Queen Victoria anticipated the death of the Prince of Wales on the “ever terrible 14th“, which was how she sometimes referred to the anniversary of the death of Prince Albert, on 14 December 1861. (In an uncanny coincidence, Queen Victoria’s second daughter, Princess Alice, Grand Duchess of Hesse, would die at Darmstadt on 14 December 1878; even as she slipped into unconsciousness, murmuring the words ‘dear Papa’ – a direct reference to that “terrible 14th” and the loss of her beloved father, Prince Albert).  In fact, exactly ten years to the anniversary of the death of the Prince Consort, the Prince of Wales began to recover, the crisis of anxiety easing with the Prince returning – in Queen Victoria’s words – from the “very verge of the grave” (Christopher Hibbert, Queen Victoria: A Personal History, Pg 344).

A severe fire broke out at Sandringham House in 1891; following repairs, a new suite of rooms was added by Colonel Edis. The Prince of Wales’s own eldest son, Prince Albert Victor, Duke of Clarence and Avondale, died of pneumonia as the result of a bout of influenza aged 28 at Sandringham in 1892. The Prince and Princess of Wales were devastated at their son’s death and the Princess of Wales, in particular, never fully recovered from his death.

The room at Sandringham became something of a shrine – parallels may be seen with the ‘Blue Room’ at Windsor Castle where Prince Albert had died – and the window of Prince Albert Victor’s room is marked by a memorial, visible from the outside of the House. Prince Albert Victor, Duke of Clarence was buried at St George’s Chapel, Windsor, in the Albert Memorial Chapel, in a massive Art Nouveau-style sarcophagus sculpted by Sir Alfred Gilbert, which depicts the Duke of Clarence asleep in military uniform, dominated by a kneeling, winged angel.

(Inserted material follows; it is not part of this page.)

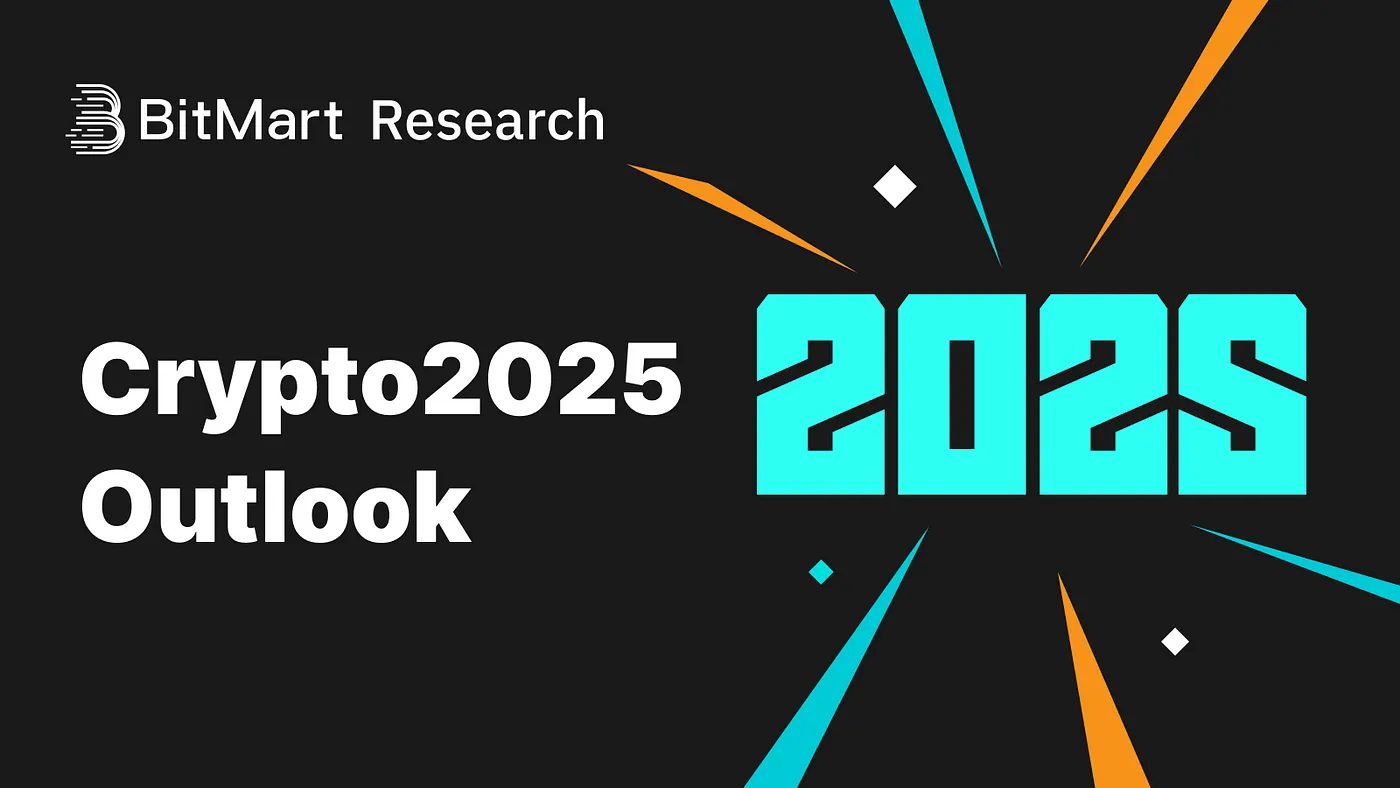 BitMart Research Unveils Bold "Crypto 2025 Outlook"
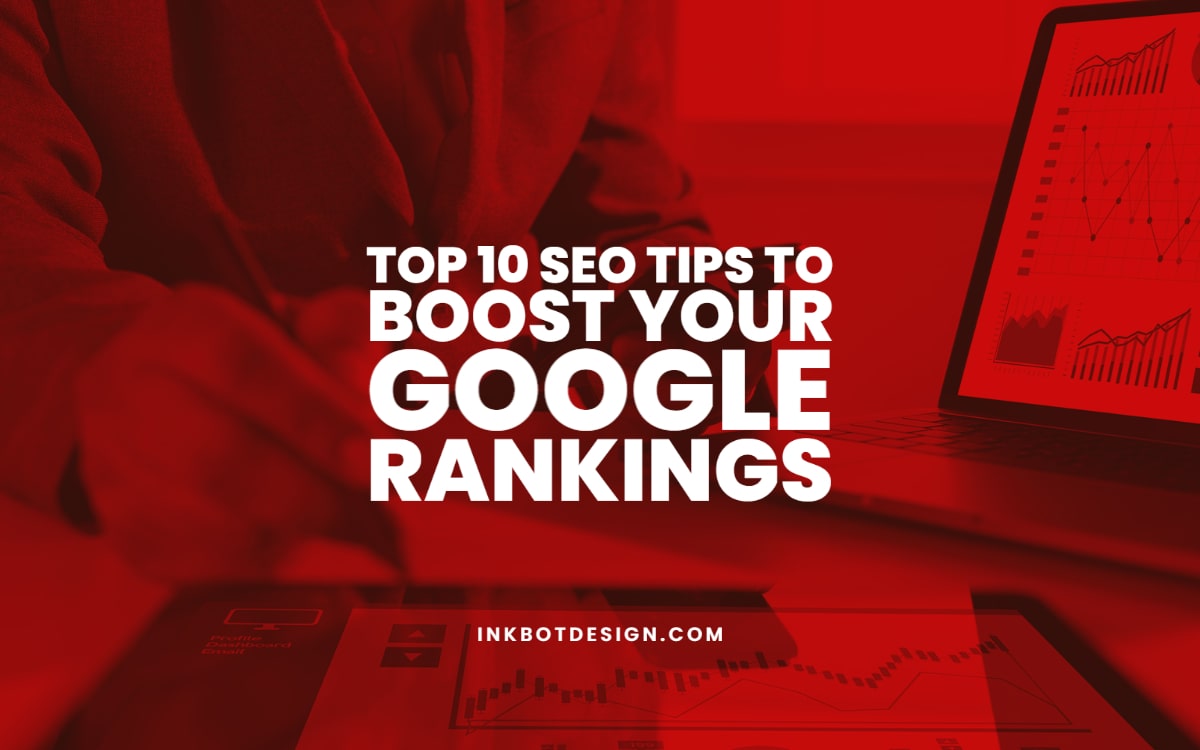 Top 10 Seo Tips Boost Google Rankings 2022 2023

Prince Albert Victor’s erstwhile fiancée, Princess Mary of Teck, duly became engaged to his younger brother, George, Duke of York the following year – the couple showed a genuine liking for one another and shared a common loss in his death. Sandringham also witnessed two later royal deaths – George V died there in 1936, George VI in 1952. The coffin of George VI lay in state at Sandringham’s parish Church of St Mary Magdalene, watched over by gamekeepers from the Estate until it was removed to London and thence to Windsor for burial. The future Edward VII – for whom Sandringham had been acquired back in 1862 – had been born at Buckingham Palace in 1841 and died there in 1910.

It was while Queen Victoria was visiting the Prince of Wales during his serious illness that she had the clocks at Sandringham put back. Lady Macclesfield noted that Queen Victoria had “[the clocks] all put back. She thought it a ridiculous habit and a “lie” – so characteristic of her!” (Brett, M. V (ed.) Journals and Letters of Reginald, Viscount Esher, Pg 300, quoted in Ibid, Pg 343). This may not in itself sound significant, but it does, in fact, refer to a significant tradition implemented by the future King Edward VII, known as ‘Sandringham Time’, which ended with the death of George V in 1936.

The fact that ‘Sandringham Time’ was in place in 1871 during the Prince’s illness, proves that it was something well in place before his accession in 1901. ‘Sandringham Time’ was introduced not – as has been popularly supposed – because of the Princess of Wales’s fondness for often being late – but in order to maximise the winter daylight hours for the shooting so beloved of the Prince of Wales, who for this reason ordered that all the clocks on the Sandringham estate be set to half an hour ahead of Greenwich Mean Time.  ‘Sandringham Time’ remained the official time across the Estate, which later led to some confusion as to the correct time of the death of George V in 1936. The tradition was abolished during the brief reign of Edward VIII and was not revived by George VI on his accession.

Sandringham will be where Her Majesty The Queen will spend Christmas this year, together with Members of The Royal Family.